■ Assigned task ■
Under this line are the records; repeat exactly the lines starting at the one containing "PRADA PR 18ZV U431O1 54" and ending at the one containing "Carolina Slip On Espadrille Flats - Image 5", omitting pictures.

■ Input material ■
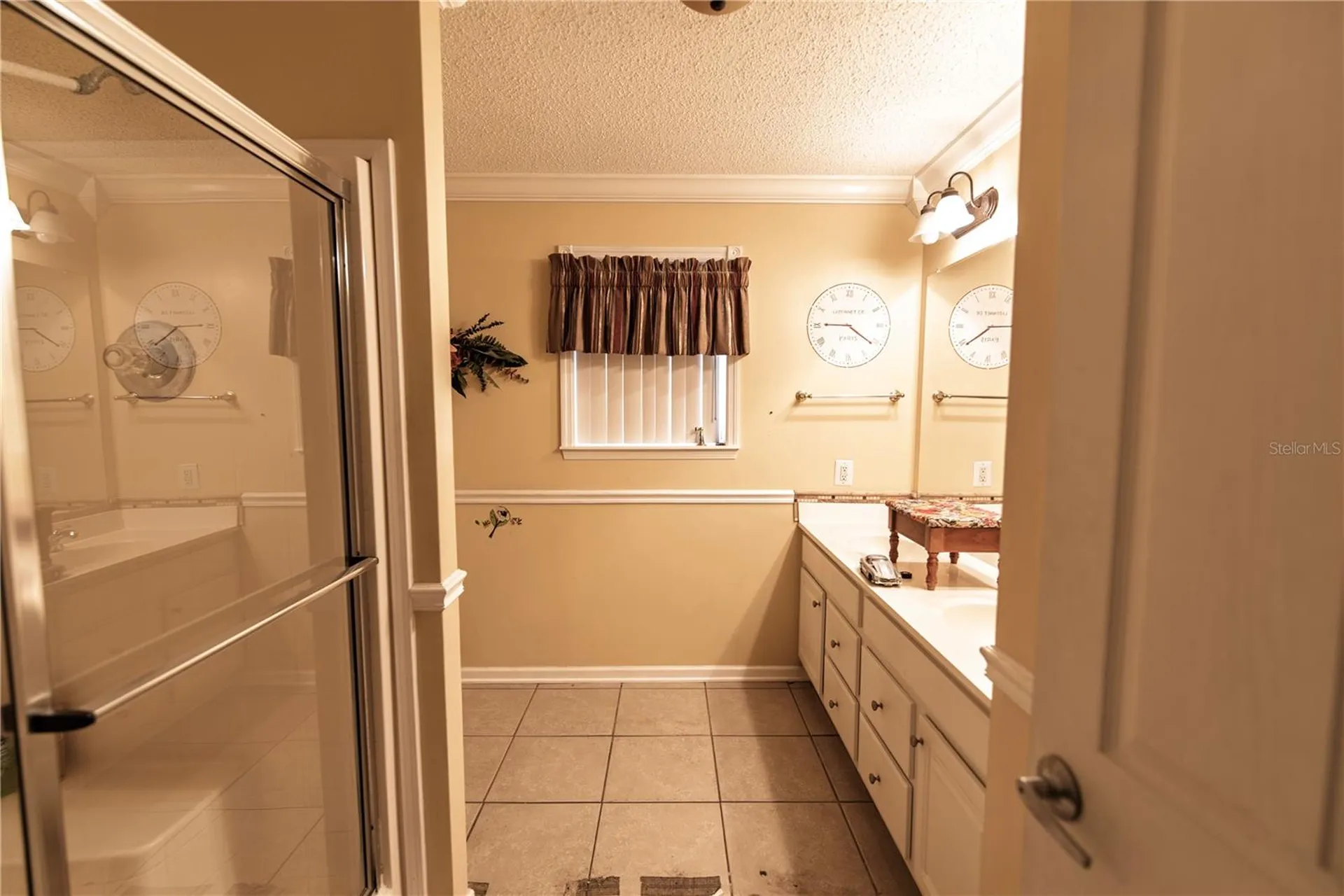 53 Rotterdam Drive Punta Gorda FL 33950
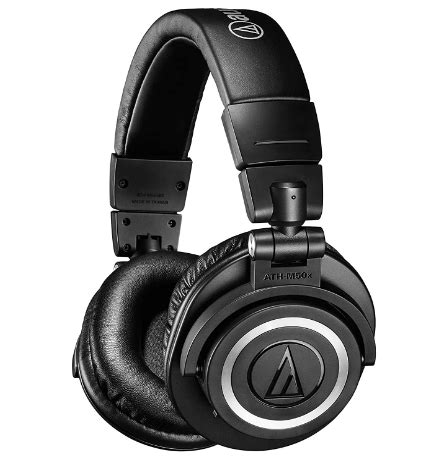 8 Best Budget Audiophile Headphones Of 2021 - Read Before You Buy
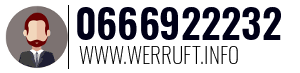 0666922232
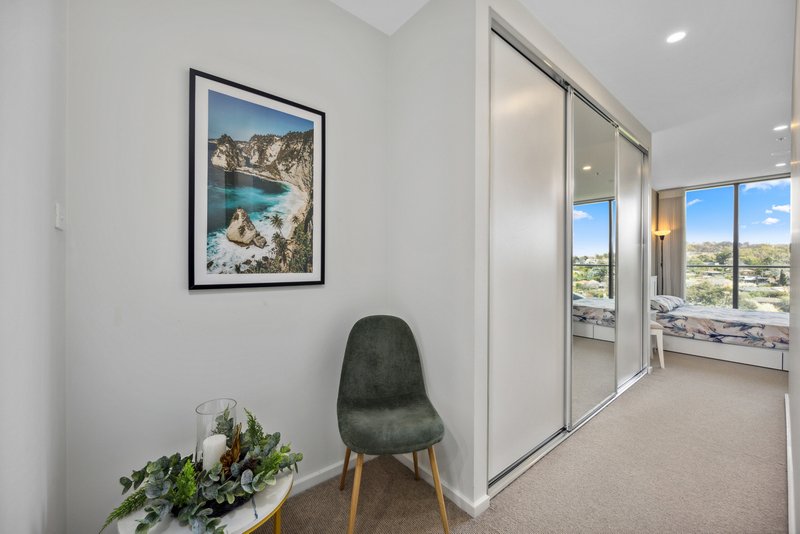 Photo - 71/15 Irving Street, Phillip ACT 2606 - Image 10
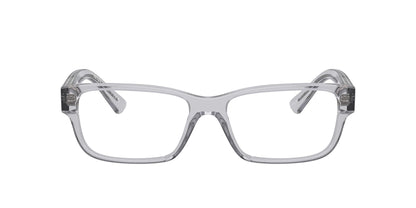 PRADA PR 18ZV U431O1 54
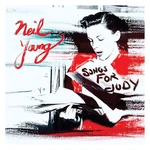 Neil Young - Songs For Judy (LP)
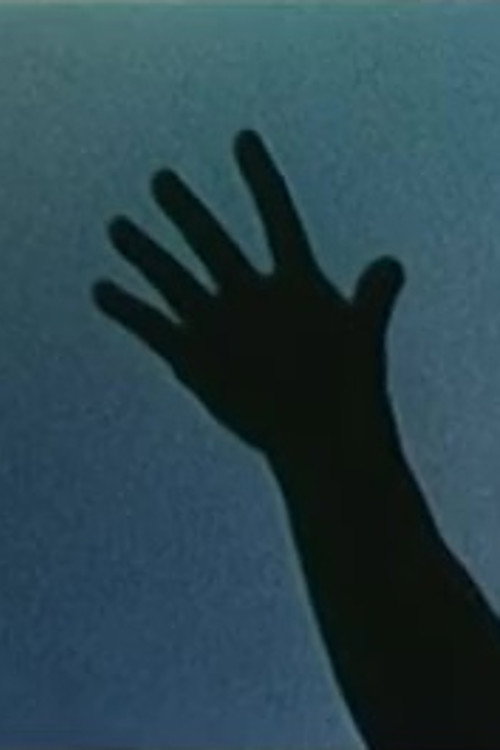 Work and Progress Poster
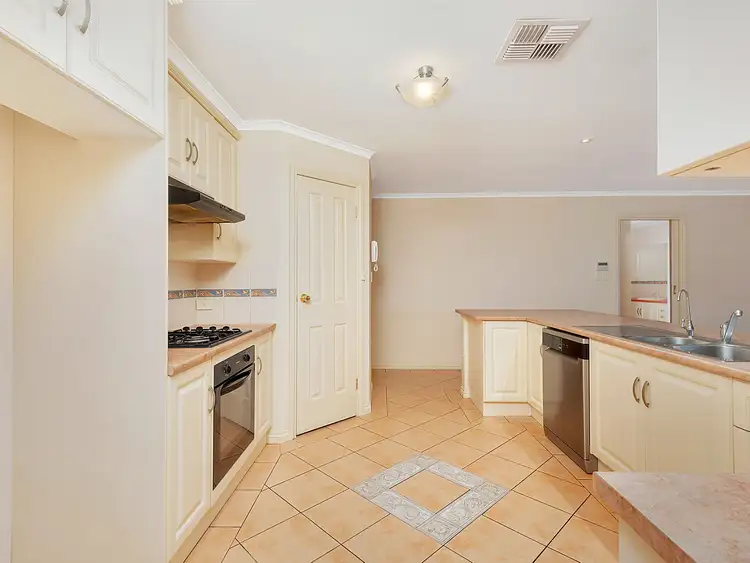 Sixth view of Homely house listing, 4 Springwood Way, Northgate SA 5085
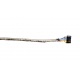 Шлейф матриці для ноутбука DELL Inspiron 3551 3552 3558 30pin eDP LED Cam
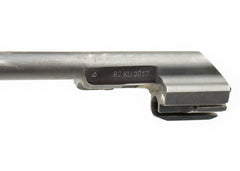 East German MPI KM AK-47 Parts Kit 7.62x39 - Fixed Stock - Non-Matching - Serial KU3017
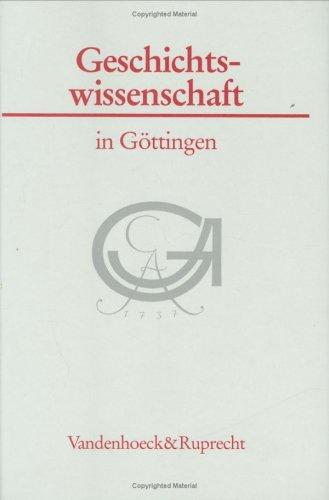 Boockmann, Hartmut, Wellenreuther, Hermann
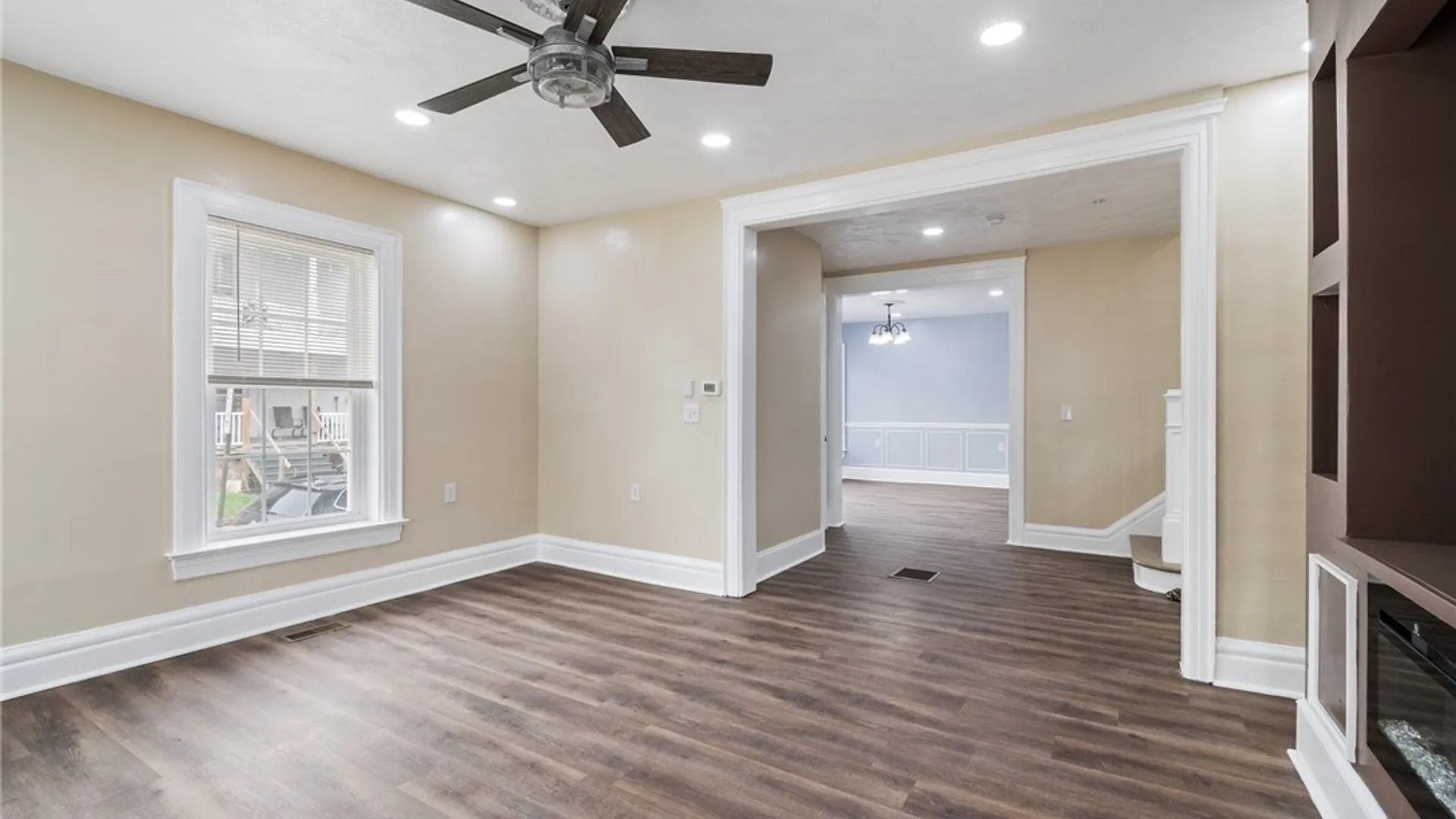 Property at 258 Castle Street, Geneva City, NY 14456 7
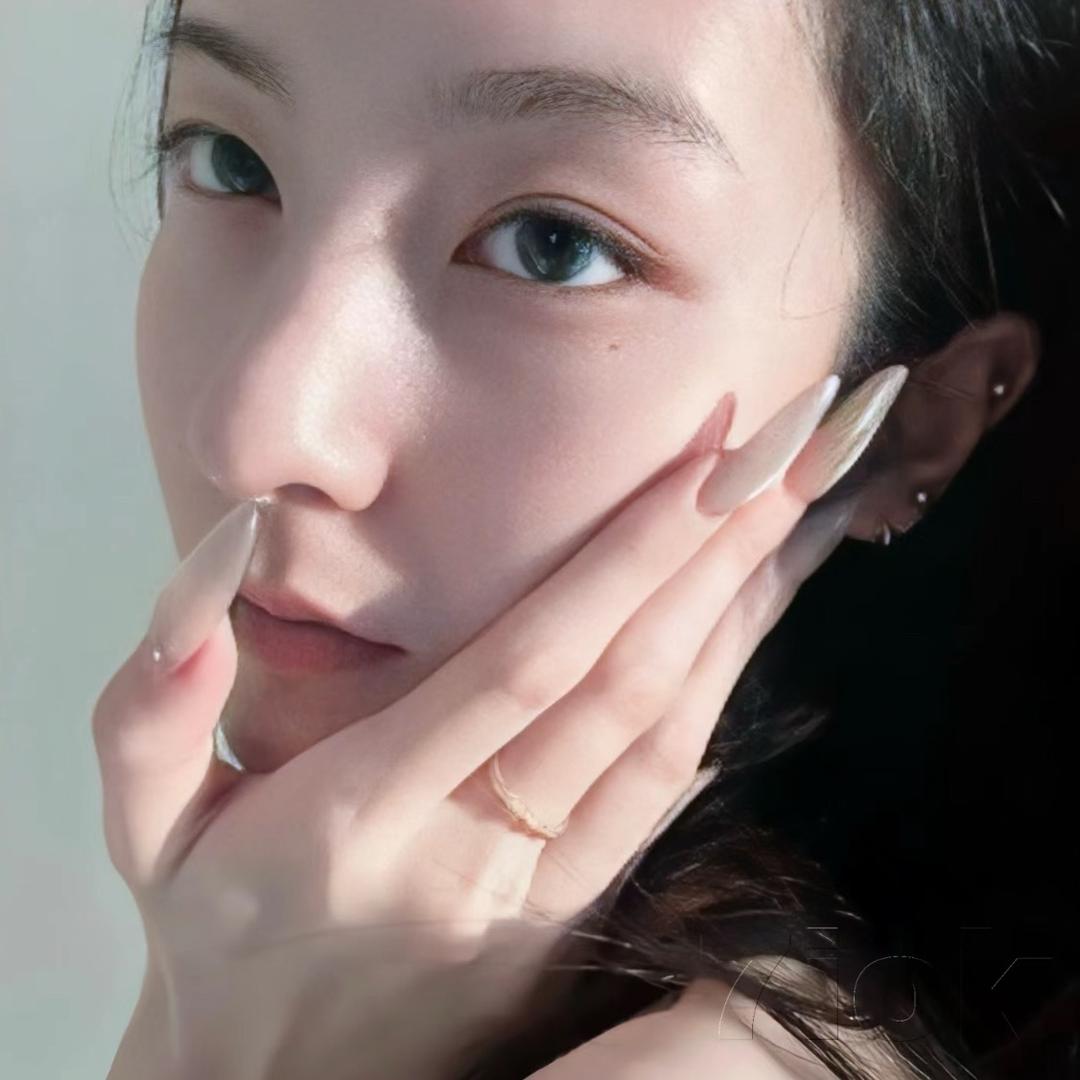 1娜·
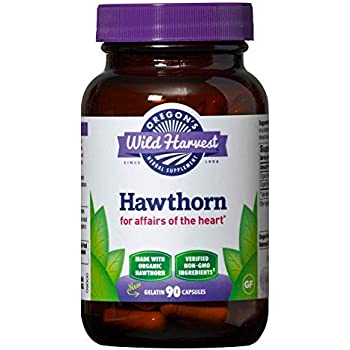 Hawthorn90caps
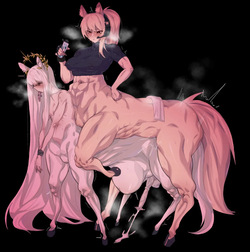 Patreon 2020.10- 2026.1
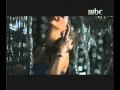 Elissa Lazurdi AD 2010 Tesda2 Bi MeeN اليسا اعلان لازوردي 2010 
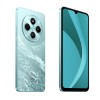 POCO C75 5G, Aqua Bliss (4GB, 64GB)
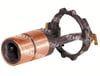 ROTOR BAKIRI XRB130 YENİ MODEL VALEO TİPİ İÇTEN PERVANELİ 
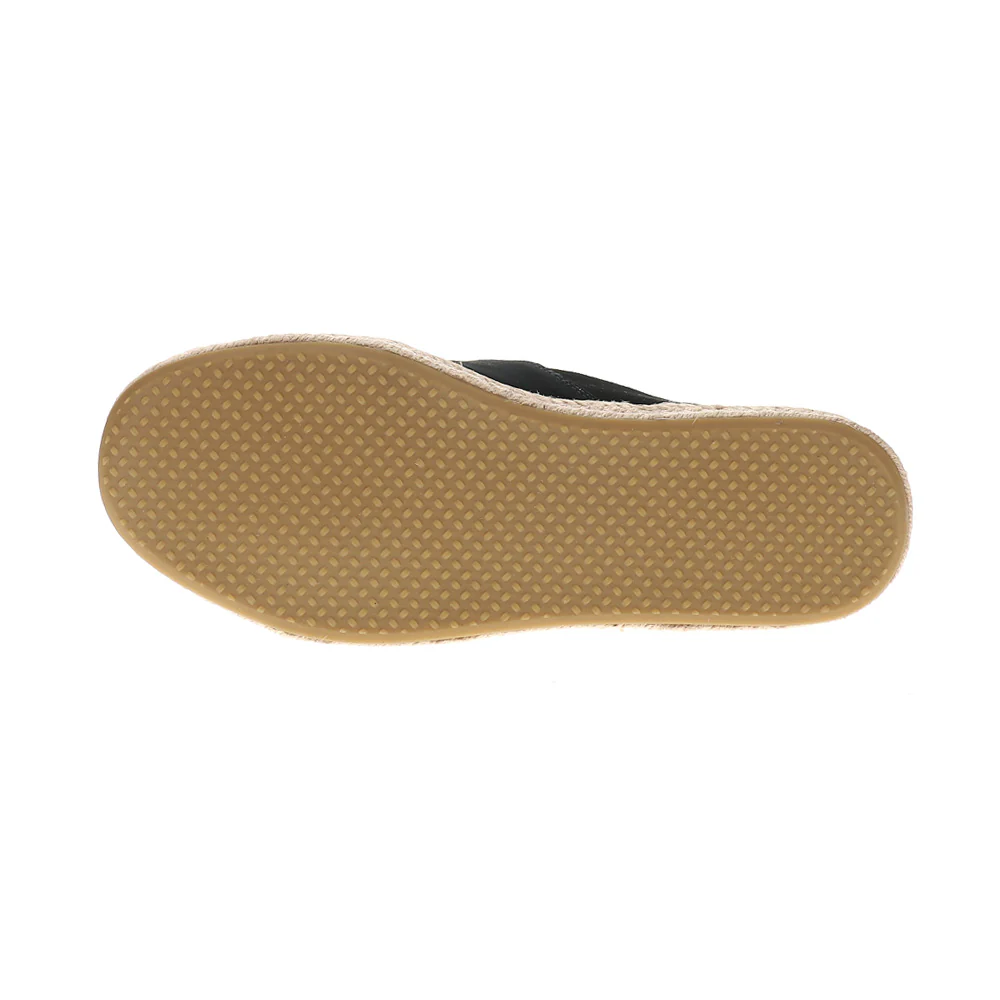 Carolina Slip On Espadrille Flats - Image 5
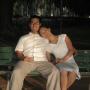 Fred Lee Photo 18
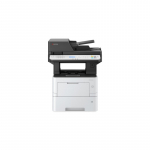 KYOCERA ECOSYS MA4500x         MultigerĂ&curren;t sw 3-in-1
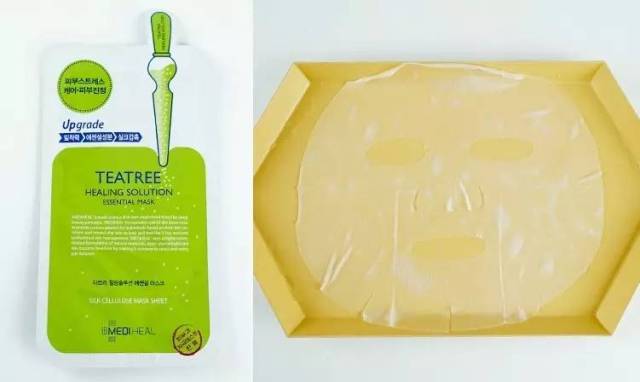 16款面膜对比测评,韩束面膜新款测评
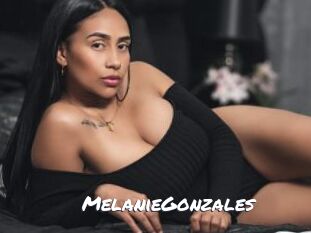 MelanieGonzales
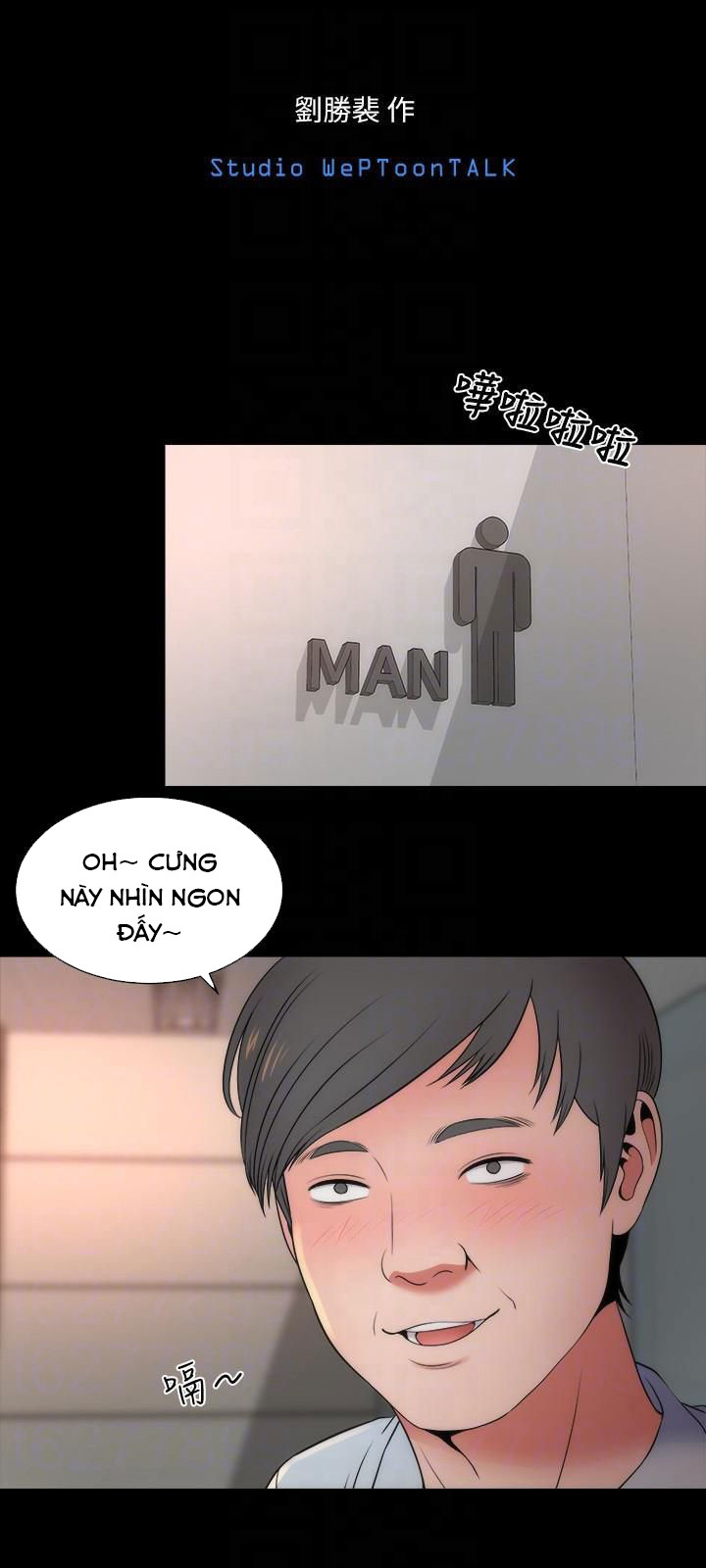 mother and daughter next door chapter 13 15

■ Answer section ■
 PRADA PR 18ZV U431O1 54
 Neil Young - Songs For Judy (LP)
 Work and Progress Poster
 Sixth view of Homely house listing, 4 Springwood Way, Northgate SA 5085
 Шлейф матриці для ноутбука DELL Inspiron 3551 3552 3558 30pin eDP LED Cam
 East German MPI KM AK-47 Parts Kit 7.62x39 - Fixed Stock - Non-Matching - Serial KU3017
 Boockmann, Hartmut, Wellenreuther, Hermann
 Property at 258 Castle Street, Geneva City, NY 14456 7
 1娜·
 Hawthorn90caps
 Patreon 2020.10- 2026.1
 Elissa Lazurdi AD 2010 Tesda2 Bi MeeN اليسا اعلان لازوردي 2010 
 POCO C75 5G, Aqua Bliss (4GB, 64GB)
 ROTOR BAKIRI XRB130 YENİ MODEL VALEO TİPİ İÇTEN PERVANELİ 
 Carolina Slip On Espadrille Flats - Image 5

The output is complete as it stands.